Het groen gaat geleidelijk over in steen en asfalt. Vanuit de bossen fiets ik de stadsjungle in. Als ik op tweehonderd meter van mijn werkgever ben, is er amper nog een plantje te zien. De huizen hier moeten het doen zonder een fris en fruitig voortuintje. Zelfs voor een kleurenblinde als ik is de grijsheid deprimerend.
Massa’s honden moeten er ’s morgens uitgelaten worden. Ontelbare schichtige oogjes speuren naar wat groens waarop de urine geloosd kan worden. De blazen staan op springen.
Is alles op deze plek dan in beton gegoten? Nee, een klein stukje grond heeft dapper weerstand kunnen bieden aan het oprukkende asfalt en de naderbij sluipende trottoirs. Op een miniem perceeltje van amper twee vierkante meter staan trots en fier drie planten.
Ik heb geen idee hoe die planten heten want ik heb vroeger beroerd slecht opgelet tijdens de biologieles. Ik kan nog net onderscheid maken tussen planten, dieren en mensen maar voor een verdere verbijzondering moet je niet bij mij zijn.
Ik heb een zwak voor die planten die ik niet bij naam ken. Kranige en stoere types zijn het. De bazen van de honden in de wijk kennen dat lapje grond allemaal. Elke hond van dwergachtig klein tot reusachtig groot wordt naar dat plekje gemanoeuvreerd. De teefjes ploffen er middenin en de reuen tillen er trillend de rechter achterpoot op. Liters hondenzeik krijgen de dappere planten elke dag over zich heen gestort.

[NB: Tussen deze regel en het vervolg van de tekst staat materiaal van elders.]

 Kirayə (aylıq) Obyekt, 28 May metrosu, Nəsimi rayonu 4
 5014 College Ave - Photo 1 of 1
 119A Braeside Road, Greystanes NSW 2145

Vijf dagen in de week kom ik er langs. Op zeker vier dagen zie ik zo’n canis bezig en hoor ik het gekletter. Ik heb met die planten te doen. Elke dag opnieuw. Vaak roep ik ze toe: “hou vol hè!”

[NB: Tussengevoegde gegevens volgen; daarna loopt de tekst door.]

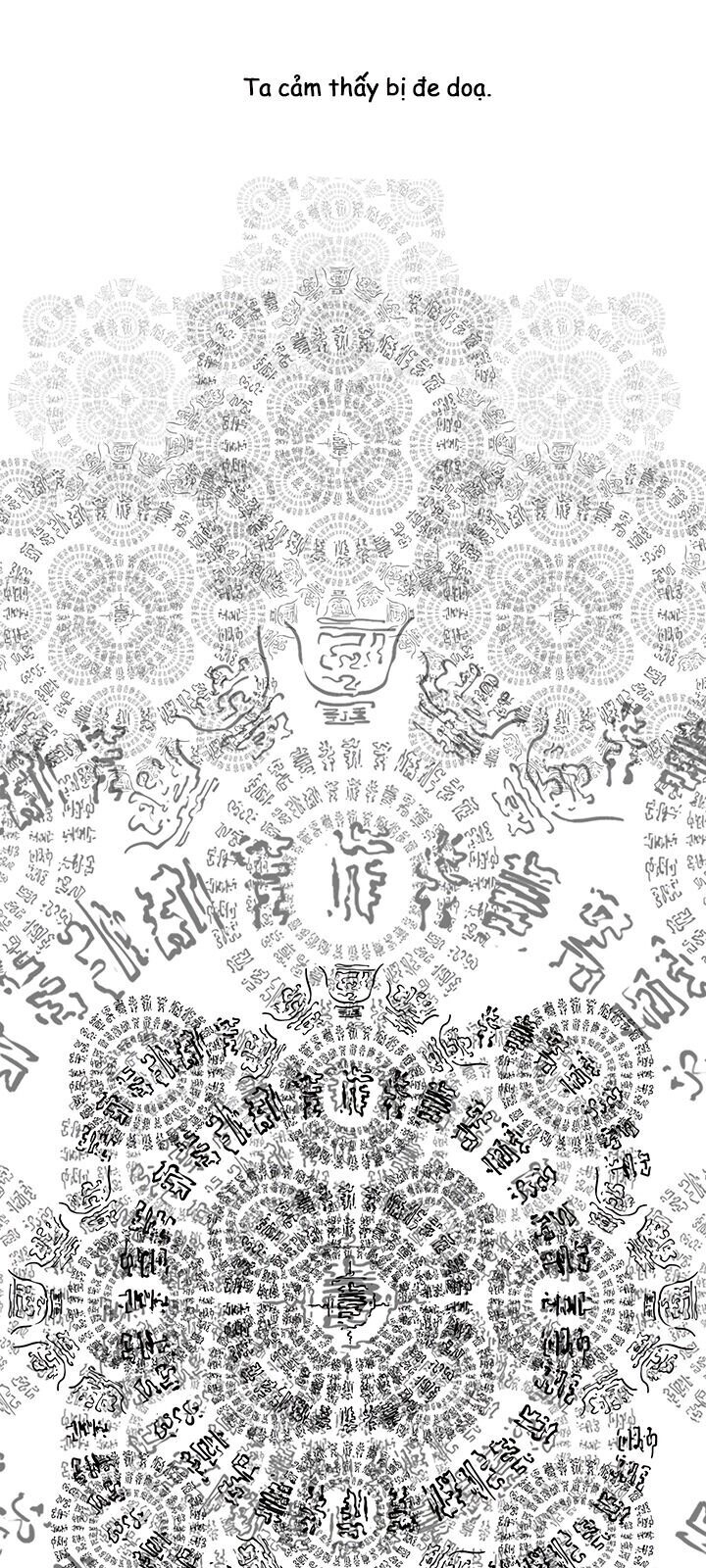 Bắc Kiếm Giang Hồ Chapter 57 - 48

Deze morgen staan er nog maar twee. Eén plant heeft de druk niet meer aangekund en is weggehaald. Zonder twijfel verdronken in de urine. De twee andere zijn wat gaan hangen. Van woede of verdriet. Geen mens die het weet.
Ik stap af, smijt mijn fiets tegen het verkeerslicht en kniel bij het tweetal neer. Ik kan duidelijk zien waar de gesneuvelde plant heeft gestaan. De grond is nog nat.
Ik fluister het nog levende stel wat toe. Ze lijken zich een beetje op te richten.
Na mijn werk fiets ik naar het tuincentrum en de volgende morgen stop ik opnieuw bij het lapje grond. Met mijn blote handen maak ik een mooie kuil.
“Hij kan uitstekend tegen hondenpis is me beloofd”, zeg ik als ik de nieuweling voorzichtig in de grond zet.